For the data below, work out the number of lines containing the string "manual" and answer with that number only.

[Records from a data source]

= Beginning of Section =

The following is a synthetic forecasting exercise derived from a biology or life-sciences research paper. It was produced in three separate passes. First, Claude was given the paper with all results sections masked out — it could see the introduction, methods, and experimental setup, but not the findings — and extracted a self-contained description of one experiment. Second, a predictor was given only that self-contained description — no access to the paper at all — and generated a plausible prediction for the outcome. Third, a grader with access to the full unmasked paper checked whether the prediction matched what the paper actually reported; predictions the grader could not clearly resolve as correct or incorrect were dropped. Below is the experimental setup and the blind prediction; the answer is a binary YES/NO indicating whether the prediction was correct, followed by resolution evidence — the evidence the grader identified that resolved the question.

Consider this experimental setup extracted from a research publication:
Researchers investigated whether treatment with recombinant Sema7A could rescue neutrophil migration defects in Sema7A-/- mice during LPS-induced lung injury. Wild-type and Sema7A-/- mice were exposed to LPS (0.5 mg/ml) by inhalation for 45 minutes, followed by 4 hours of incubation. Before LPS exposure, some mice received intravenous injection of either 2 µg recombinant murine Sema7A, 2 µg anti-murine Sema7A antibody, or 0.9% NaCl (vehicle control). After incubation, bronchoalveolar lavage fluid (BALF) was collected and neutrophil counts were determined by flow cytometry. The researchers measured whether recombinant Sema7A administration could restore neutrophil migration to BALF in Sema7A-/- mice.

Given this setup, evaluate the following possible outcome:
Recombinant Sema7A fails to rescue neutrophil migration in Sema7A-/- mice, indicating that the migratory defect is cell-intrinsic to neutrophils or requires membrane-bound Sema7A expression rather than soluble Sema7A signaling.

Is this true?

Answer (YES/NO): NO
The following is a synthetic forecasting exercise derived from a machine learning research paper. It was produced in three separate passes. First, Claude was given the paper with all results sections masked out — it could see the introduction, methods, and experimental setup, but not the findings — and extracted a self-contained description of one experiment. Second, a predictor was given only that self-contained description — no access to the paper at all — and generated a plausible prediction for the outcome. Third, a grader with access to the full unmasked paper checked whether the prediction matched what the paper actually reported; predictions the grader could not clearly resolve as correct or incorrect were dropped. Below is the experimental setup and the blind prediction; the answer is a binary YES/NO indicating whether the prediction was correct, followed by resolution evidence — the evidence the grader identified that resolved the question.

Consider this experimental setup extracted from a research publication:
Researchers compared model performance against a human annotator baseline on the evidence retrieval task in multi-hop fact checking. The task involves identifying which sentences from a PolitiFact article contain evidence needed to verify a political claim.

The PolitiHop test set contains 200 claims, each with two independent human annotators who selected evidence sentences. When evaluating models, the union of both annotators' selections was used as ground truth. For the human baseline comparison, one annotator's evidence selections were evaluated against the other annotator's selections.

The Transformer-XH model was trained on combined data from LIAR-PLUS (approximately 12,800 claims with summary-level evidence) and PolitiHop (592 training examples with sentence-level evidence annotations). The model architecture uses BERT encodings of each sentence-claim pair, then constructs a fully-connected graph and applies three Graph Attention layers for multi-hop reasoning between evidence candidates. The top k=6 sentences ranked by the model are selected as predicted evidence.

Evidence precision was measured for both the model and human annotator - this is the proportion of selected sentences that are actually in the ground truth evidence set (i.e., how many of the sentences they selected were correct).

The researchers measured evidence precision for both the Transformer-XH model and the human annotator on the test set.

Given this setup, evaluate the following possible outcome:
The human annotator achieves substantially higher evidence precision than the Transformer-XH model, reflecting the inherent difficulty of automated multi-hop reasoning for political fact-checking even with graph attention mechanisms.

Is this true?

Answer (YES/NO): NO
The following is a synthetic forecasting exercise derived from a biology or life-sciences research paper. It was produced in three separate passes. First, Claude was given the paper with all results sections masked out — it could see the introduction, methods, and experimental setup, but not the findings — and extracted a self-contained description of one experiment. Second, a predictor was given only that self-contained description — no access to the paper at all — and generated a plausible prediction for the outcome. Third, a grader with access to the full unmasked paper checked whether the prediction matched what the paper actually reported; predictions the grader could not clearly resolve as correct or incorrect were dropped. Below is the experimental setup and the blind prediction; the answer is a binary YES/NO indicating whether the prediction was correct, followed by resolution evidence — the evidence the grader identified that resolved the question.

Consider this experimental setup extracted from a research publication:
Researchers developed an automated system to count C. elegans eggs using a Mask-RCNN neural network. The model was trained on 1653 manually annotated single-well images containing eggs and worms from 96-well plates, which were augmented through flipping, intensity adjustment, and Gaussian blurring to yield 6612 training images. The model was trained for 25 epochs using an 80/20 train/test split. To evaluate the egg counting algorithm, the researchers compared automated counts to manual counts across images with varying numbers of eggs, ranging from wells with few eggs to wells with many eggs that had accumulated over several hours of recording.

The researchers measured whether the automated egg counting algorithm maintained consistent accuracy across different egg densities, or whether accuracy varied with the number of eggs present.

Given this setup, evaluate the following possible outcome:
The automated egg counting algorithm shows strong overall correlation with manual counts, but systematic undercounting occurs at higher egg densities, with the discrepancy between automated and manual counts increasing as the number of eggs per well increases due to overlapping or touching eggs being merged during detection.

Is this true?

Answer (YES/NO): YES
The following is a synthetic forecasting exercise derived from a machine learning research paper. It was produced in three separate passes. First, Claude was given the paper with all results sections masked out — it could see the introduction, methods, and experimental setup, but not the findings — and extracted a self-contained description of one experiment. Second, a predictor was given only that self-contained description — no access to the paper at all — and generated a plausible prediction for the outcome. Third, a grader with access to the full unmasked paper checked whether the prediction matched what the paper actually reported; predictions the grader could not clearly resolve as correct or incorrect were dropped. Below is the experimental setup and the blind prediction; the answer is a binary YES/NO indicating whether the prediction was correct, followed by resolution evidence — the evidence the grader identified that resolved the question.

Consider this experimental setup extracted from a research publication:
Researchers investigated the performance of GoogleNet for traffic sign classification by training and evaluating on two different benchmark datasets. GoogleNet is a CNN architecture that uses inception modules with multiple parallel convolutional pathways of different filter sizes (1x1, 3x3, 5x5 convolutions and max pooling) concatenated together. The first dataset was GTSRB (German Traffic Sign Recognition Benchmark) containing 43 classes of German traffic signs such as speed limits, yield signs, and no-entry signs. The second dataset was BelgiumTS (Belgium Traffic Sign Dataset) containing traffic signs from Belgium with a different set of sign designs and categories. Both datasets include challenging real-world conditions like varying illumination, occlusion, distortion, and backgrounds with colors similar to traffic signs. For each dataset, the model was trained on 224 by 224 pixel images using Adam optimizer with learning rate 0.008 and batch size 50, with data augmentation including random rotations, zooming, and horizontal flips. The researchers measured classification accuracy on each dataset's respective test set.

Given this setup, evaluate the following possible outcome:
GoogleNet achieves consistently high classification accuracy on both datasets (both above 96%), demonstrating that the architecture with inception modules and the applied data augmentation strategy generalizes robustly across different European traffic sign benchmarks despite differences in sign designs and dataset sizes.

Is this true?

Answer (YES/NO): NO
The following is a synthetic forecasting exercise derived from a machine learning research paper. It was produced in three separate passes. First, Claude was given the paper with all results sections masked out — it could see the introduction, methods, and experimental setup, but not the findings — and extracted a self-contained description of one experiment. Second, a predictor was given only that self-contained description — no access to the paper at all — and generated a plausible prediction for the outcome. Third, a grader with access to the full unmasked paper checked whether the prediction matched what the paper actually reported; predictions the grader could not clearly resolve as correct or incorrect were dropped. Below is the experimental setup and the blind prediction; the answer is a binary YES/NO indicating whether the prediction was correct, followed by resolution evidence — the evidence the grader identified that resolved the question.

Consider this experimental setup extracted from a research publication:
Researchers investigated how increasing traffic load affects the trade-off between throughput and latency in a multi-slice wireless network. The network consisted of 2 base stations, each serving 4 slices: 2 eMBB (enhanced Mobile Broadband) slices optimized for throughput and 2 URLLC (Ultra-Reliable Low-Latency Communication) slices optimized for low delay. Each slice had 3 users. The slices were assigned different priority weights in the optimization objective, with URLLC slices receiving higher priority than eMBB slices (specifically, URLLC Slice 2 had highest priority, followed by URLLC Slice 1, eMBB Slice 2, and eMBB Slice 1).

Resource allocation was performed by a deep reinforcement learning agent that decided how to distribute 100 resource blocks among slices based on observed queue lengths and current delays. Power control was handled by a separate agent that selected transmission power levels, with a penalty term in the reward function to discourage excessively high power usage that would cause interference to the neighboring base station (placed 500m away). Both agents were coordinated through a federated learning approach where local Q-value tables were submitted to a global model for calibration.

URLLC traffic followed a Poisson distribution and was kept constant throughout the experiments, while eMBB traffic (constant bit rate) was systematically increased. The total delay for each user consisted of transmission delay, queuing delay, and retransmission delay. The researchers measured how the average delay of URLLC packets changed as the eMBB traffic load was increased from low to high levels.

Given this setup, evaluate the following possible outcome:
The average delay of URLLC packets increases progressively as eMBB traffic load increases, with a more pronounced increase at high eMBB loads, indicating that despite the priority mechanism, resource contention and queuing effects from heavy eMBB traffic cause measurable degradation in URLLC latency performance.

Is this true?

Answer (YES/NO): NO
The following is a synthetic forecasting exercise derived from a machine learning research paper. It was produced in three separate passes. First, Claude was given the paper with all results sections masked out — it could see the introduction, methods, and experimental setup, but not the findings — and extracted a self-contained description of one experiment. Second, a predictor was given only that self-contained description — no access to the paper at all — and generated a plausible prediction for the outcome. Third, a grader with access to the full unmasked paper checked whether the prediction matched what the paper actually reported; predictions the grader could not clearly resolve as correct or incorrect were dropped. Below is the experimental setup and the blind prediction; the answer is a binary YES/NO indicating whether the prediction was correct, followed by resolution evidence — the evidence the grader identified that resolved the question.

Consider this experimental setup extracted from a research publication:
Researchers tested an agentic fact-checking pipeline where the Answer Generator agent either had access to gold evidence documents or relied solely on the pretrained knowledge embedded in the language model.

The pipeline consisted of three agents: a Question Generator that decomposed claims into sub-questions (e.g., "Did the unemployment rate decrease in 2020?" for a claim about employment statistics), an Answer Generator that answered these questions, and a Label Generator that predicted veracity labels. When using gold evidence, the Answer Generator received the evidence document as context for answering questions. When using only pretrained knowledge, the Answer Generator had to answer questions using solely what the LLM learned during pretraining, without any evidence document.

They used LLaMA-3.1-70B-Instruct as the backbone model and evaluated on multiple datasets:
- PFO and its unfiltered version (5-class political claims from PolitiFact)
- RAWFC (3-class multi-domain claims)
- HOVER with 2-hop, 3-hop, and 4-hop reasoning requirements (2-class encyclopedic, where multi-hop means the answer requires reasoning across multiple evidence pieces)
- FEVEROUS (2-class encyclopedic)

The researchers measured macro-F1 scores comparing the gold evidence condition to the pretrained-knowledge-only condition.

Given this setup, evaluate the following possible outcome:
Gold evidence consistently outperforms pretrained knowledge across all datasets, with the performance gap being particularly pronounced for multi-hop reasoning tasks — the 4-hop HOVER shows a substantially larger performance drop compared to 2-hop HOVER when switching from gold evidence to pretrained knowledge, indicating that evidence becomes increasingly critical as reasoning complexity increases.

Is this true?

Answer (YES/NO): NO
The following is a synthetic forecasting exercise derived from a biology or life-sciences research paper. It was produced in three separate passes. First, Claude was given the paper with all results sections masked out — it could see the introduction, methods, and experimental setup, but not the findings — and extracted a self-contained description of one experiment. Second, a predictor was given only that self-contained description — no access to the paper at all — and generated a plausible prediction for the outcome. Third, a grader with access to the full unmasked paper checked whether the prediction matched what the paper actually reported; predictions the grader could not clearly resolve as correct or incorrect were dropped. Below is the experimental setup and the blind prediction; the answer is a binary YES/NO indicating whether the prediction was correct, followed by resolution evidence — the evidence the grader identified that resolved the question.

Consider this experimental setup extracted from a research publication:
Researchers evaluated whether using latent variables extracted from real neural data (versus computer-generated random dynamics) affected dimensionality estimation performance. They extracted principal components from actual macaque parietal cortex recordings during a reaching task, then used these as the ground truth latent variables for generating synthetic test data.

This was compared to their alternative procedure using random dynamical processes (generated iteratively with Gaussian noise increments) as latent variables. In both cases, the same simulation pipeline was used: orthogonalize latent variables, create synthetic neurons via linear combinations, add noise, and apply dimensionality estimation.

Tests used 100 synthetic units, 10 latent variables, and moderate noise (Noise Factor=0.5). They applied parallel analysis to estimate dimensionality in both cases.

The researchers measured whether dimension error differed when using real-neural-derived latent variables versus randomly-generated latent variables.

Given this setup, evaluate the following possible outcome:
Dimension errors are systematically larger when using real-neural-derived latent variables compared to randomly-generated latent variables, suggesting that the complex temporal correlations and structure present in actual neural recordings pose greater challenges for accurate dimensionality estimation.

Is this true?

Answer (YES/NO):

= End of Section =

[Exercise solution] 2